Rows of scene-based questions
+-------+

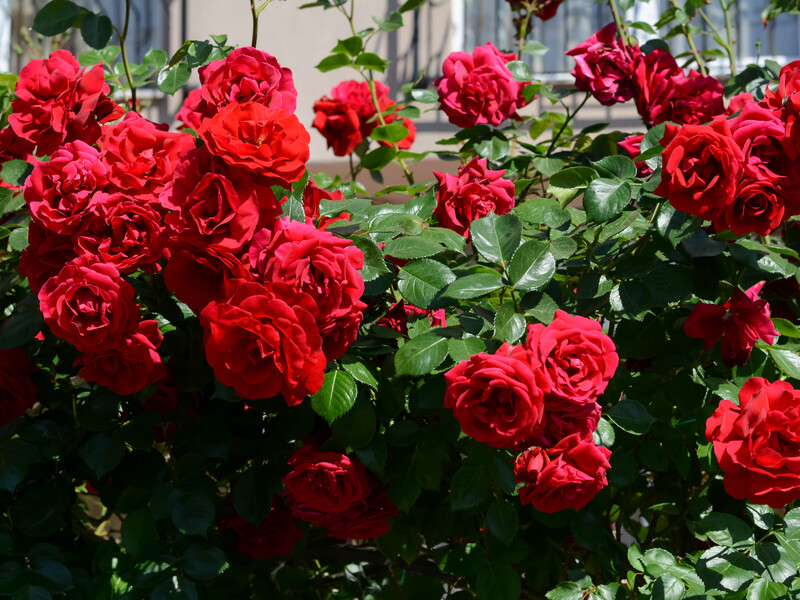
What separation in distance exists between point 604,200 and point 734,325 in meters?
0.26

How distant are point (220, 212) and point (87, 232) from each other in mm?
246

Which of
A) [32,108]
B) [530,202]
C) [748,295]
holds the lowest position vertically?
[748,295]

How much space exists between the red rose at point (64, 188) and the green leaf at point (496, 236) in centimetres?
49

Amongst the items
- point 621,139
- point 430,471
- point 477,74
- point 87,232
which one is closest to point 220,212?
point 87,232

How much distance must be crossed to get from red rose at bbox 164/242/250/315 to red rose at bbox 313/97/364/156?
1157 millimetres

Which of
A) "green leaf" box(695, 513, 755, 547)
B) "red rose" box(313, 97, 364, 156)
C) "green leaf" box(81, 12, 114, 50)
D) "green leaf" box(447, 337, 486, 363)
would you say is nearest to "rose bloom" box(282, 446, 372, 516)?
"green leaf" box(447, 337, 486, 363)

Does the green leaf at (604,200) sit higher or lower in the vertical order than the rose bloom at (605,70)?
lower

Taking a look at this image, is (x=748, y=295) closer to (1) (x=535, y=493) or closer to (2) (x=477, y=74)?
(1) (x=535, y=493)

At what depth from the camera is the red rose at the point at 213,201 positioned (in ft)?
2.89

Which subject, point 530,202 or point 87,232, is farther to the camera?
point 530,202

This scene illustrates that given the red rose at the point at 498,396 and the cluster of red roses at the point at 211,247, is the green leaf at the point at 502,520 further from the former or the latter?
the cluster of red roses at the point at 211,247

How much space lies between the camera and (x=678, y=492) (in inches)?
55.3

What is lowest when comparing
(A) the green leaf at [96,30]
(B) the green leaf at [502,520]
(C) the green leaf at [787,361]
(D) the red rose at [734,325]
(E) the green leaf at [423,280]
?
(B) the green leaf at [502,520]

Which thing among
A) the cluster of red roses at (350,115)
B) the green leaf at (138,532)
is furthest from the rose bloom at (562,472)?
the cluster of red roses at (350,115)
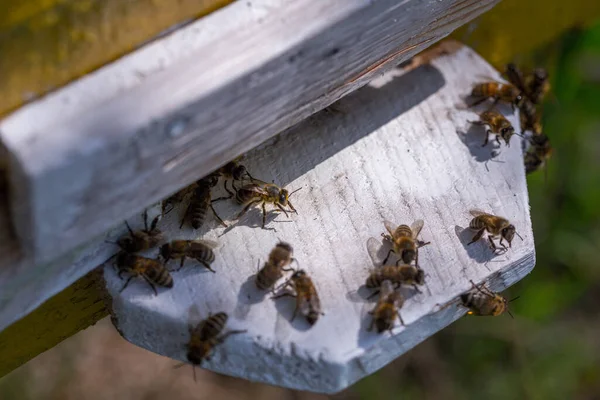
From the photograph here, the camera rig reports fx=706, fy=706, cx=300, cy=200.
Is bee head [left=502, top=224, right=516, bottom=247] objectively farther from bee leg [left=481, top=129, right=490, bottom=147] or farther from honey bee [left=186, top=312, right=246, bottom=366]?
honey bee [left=186, top=312, right=246, bottom=366]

+-------+

• PROBLEM TO WORK ON: Output every row above word for word. Omit the pictures.

• REPLY TO THE EXERCISE:
What separation in distance exists between point 604,200 and point 734,325 in meters?
0.26

How distant are point (220, 212) and point (87, 232) from each other in mm?
246

Which of
A) [32,108]
B) [530,202]
C) [748,295]
holds the lowest position vertically?
[748,295]

How much space exists between the red rose at point (64, 188) and the green leaf at point (496, 236) in centimetres?
49

Amongst the items
- point 621,139
- point 430,471
- point 477,74
- point 87,232
which one is closest to point 220,212?
point 87,232

How much distance must be crossed to get from red rose at bbox 164/242/250/315 to red rose at bbox 313/97/364/156?
1157 millimetres

Which of
A) "green leaf" box(695, 513, 755, 547)
B) "red rose" box(313, 97, 364, 156)
C) "green leaf" box(81, 12, 114, 50)
D) "green leaf" box(447, 337, 486, 363)
would you say is nearest to "rose bloom" box(282, 446, 372, 516)?
"green leaf" box(447, 337, 486, 363)

Does the green leaf at (604,200) sit higher or lower in the vertical order than the rose bloom at (605,70)?
lower

Taking a look at this image, is (x=748, y=295) closer to (1) (x=535, y=493) or closer to (2) (x=477, y=74)?
(1) (x=535, y=493)

At what depth from the camera is the red rose at the point at 213,201 positioned (in ft)?
2.89

Which subject, point 530,202 or point 87,232, is farther to the camera?
point 530,202

This scene illustrates that given the red rose at the point at 498,396 and the cluster of red roses at the point at 211,247, is the green leaf at the point at 502,520 further from the former or the latter?
the cluster of red roses at the point at 211,247

How much space lies between the camera and (x=678, y=492) (in inches)?
55.3

What is lowest when comparing
(A) the green leaf at [96,30]
(B) the green leaf at [502,520]
(C) the green leaf at [787,361]
(D) the red rose at [734,325]
(E) the green leaf at [423,280]
?
(B) the green leaf at [502,520]

Which thing among
A) the cluster of red roses at (350,115)
B) the green leaf at (138,532)
is furthest from the rose bloom at (562,472)?
the cluster of red roses at (350,115)
From the photograph here, the camera rig reports fx=706, fy=706, cx=300, cy=200.
Is bee head [left=502, top=224, right=516, bottom=247] objectively farther from bee leg [left=481, top=129, right=490, bottom=147] or farther from honey bee [left=186, top=312, right=246, bottom=366]?
honey bee [left=186, top=312, right=246, bottom=366]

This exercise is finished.